• _SET EXERCISE 1_
Quote the passage on The Zone of Interest word for word, starting at "It is principally" and ending at "of Hitler’s administration.".

— Begin DOCUMENT PASSAGE —

The Zone of Interest, the latest novel written by Martin Amis, is set during the Nazi Holocaust in the most infamous concentration camp in history; Auschwitz. Despite this choice of historical location the novel is, at its heart, a romance; about two people, Hannah Doll and Angelus Thomsen, attempting to kindle their love for one another at the centre of one of the darkest events of the twentieth century. The short fairy tale at the start of the book gives a clue as to what Amis’s central idea for his story is:

“There was an old story about a king who asked his favourite wizard to create a magic mirror. This mirror didn’t show your reflection. Instead it showed you your soul…” 

It is principally a novel about how looking into the abyss of evil and how we react to it reveals who we truly are, reveals the make-up of our souls; the mirror in this allegorical tale being National Socialism – often simply known as Nazism – the fascistic ideology which eventually lead to the mass extermination of not just Jews, but also people of colour, homosexuals, disabled people, Romani people and anybody who dared to challenge the inhumanity of Hitler’s administration.

— End DOCUMENT PASSAGE —
— Begin GIVEN DATA —

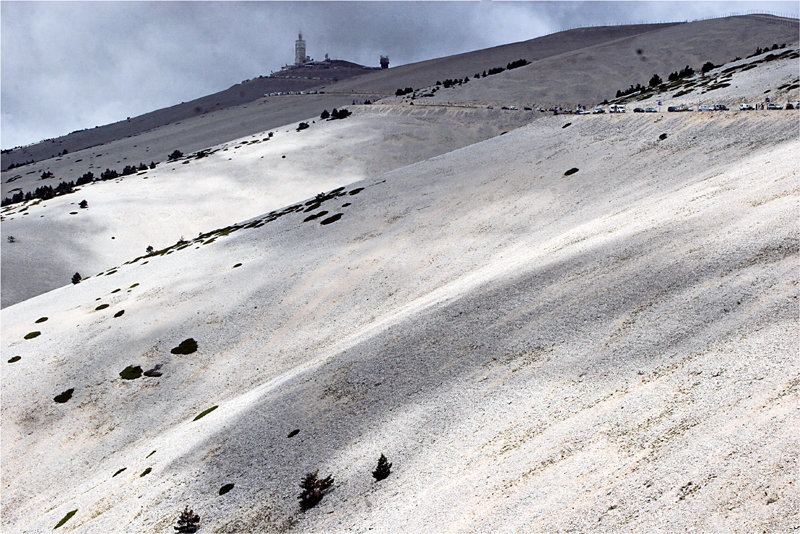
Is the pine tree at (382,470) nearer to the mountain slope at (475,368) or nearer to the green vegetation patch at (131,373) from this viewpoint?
the mountain slope at (475,368)

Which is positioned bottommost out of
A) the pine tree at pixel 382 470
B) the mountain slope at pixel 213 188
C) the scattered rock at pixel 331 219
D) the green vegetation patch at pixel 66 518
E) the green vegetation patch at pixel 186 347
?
the green vegetation patch at pixel 66 518

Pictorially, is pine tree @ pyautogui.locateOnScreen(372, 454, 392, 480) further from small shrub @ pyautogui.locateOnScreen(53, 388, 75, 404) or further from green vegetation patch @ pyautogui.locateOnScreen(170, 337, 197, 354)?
small shrub @ pyautogui.locateOnScreen(53, 388, 75, 404)

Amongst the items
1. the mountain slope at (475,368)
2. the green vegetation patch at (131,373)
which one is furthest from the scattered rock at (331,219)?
the green vegetation patch at (131,373)

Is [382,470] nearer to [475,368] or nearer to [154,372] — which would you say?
[475,368]

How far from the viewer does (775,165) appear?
38.8 m

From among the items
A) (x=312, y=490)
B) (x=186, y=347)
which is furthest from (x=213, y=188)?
(x=312, y=490)

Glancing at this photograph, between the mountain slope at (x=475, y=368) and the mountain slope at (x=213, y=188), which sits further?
the mountain slope at (x=213, y=188)

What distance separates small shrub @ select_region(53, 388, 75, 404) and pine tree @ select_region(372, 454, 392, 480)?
992 inches

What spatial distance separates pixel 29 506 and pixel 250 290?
70.4 feet

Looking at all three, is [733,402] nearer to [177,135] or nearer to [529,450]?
[529,450]

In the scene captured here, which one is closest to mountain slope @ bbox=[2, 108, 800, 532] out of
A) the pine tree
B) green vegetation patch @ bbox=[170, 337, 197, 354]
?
the pine tree

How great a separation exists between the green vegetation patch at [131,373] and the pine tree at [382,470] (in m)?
23.1

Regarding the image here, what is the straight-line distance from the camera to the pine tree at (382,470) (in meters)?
23.7

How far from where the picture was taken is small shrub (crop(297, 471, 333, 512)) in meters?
23.7
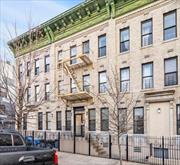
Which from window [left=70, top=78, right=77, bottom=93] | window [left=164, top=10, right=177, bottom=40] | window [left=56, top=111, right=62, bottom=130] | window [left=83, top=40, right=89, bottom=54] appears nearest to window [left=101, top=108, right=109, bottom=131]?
window [left=70, top=78, right=77, bottom=93]

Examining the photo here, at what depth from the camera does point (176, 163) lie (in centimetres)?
2033

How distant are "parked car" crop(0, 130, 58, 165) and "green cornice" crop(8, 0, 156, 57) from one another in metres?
13.8

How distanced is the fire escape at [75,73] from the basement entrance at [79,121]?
0.91 meters

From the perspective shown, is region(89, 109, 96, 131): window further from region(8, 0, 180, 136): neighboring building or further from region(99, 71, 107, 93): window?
region(99, 71, 107, 93): window

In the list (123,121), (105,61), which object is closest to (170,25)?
(105,61)

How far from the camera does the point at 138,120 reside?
24562mm

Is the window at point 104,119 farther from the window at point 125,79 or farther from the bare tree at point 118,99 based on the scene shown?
the window at point 125,79

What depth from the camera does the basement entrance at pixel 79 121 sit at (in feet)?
99.6

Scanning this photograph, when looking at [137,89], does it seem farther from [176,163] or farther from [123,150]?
[176,163]

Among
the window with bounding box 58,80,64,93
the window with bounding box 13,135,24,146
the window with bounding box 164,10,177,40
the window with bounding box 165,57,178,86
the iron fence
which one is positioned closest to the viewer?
the window with bounding box 13,135,24,146

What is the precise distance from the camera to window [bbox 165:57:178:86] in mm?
22531

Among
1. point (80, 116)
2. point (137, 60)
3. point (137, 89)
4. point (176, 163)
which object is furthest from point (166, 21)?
point (80, 116)

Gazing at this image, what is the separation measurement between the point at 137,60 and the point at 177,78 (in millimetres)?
3851

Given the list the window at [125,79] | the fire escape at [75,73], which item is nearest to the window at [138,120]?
the window at [125,79]
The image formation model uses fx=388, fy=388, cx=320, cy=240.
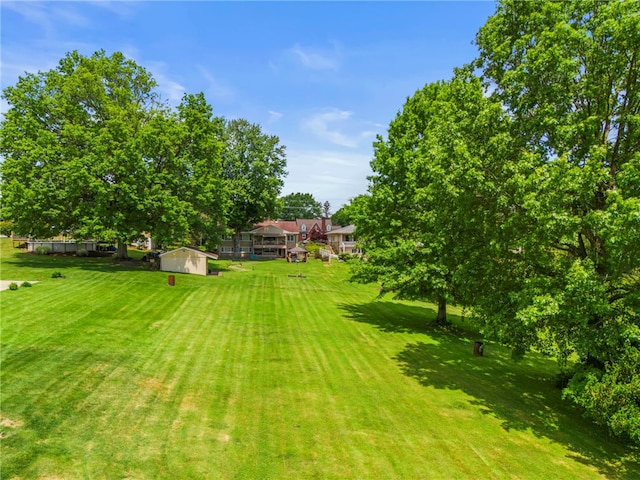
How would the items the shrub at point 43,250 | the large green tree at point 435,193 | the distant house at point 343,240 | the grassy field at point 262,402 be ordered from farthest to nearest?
1. the distant house at point 343,240
2. the shrub at point 43,250
3. the large green tree at point 435,193
4. the grassy field at point 262,402

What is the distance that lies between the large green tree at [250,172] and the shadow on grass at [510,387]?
42.0 metres

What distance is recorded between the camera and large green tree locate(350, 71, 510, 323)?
14.1 metres

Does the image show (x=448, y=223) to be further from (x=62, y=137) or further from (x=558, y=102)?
(x=62, y=137)

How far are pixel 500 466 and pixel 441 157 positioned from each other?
1050 cm

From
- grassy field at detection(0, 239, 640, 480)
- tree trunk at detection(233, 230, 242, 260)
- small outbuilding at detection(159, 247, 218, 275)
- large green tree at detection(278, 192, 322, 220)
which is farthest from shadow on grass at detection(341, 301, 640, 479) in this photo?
large green tree at detection(278, 192, 322, 220)

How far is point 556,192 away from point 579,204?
2.15 meters

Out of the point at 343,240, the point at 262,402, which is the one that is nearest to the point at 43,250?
the point at 262,402

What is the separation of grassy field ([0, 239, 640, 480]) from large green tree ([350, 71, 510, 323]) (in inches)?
166

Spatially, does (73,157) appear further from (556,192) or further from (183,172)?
(556,192)

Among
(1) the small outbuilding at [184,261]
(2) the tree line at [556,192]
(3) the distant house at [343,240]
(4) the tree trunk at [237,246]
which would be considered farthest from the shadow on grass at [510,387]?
(3) the distant house at [343,240]

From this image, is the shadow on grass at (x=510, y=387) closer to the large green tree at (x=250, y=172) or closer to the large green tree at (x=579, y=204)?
the large green tree at (x=579, y=204)

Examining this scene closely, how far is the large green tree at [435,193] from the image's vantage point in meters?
14.1

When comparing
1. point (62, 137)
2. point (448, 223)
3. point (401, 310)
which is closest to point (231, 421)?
point (448, 223)

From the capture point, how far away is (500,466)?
32.5 feet
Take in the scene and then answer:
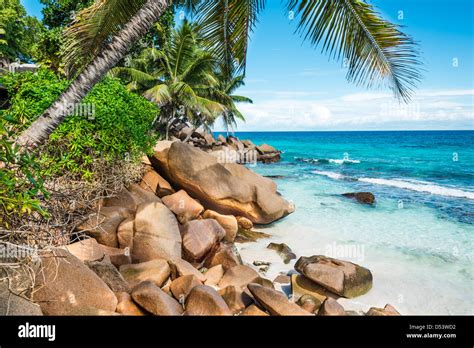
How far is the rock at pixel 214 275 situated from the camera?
20.0 feet

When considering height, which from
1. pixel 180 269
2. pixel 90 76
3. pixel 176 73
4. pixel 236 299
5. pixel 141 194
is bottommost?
pixel 236 299

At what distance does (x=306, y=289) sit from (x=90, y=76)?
5.11m

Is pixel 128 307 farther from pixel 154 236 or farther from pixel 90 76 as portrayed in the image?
pixel 90 76

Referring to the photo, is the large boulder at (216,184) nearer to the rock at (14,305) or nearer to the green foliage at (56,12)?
the rock at (14,305)

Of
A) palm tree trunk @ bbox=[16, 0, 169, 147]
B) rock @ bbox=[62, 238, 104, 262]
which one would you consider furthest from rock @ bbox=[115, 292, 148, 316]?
palm tree trunk @ bbox=[16, 0, 169, 147]

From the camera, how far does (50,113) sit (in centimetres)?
390

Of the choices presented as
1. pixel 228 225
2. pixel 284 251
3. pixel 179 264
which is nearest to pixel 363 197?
pixel 284 251

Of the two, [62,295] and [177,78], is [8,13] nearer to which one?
[177,78]

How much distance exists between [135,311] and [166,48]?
618 inches

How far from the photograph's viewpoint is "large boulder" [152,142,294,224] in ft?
29.2

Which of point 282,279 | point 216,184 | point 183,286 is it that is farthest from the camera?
point 216,184

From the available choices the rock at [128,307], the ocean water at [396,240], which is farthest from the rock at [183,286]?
the ocean water at [396,240]

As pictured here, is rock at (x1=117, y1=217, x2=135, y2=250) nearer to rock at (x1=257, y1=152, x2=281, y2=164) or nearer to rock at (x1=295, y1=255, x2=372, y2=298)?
rock at (x1=295, y1=255, x2=372, y2=298)

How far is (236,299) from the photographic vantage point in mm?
Result: 4957
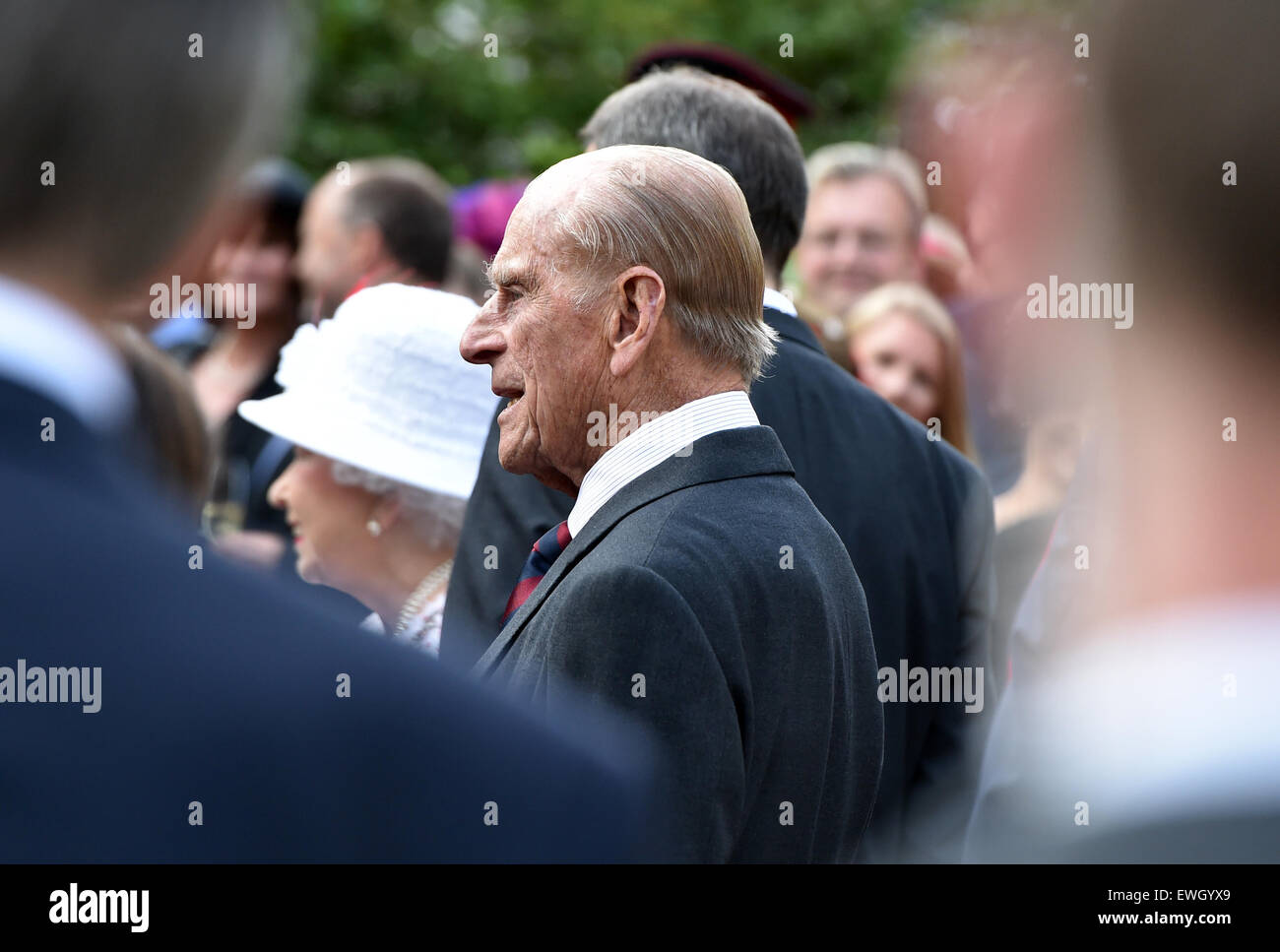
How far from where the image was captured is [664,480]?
2285 mm

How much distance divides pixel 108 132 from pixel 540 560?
1.74 metres

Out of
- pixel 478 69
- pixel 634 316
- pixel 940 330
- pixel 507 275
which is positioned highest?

— End GIVEN DATA —

• _SET EXERCISE 2_
Pull out every line of the rows that contains the string "shrub". Case counts when matching.

• _RIGHT ANSWER 1_
It is principally a novel about how looking into the abyss of evil and how we react to it reveals who we truly are, reveals the make-up of our souls; the mirror in this allegorical tale being National Socialism – often simply known as Nazism – the fascistic ideology which eventually lead to the mass extermination of not just Jews, but also people of colour, homosexuals, disabled people, Romani people and anybody who dared to challenge the inhumanity of Hitler’s administration.

• _RIGHT ANSWER 2_
Pictorially, is pine tree @ pyautogui.locateOnScreen(372, 454, 392, 480) further from small shrub @ pyautogui.locateOnScreen(53, 388, 75, 404) or further from green vegetation patch @ pyautogui.locateOnScreen(170, 337, 197, 354)?
small shrub @ pyautogui.locateOnScreen(53, 388, 75, 404)
What distance separates small shrub @ select_region(53, 388, 75, 404) and pine tree @ select_region(372, 454, 392, 480)?
How far from where the picture was taken is small shrub (crop(297, 471, 333, 512)) in meters?
How would the items the shrub at point 43,250 | the large green tree at point 435,193 | the distant house at point 343,240 | the grassy field at point 262,402 be ordered from farthest to nearest?
2. the shrub at point 43,250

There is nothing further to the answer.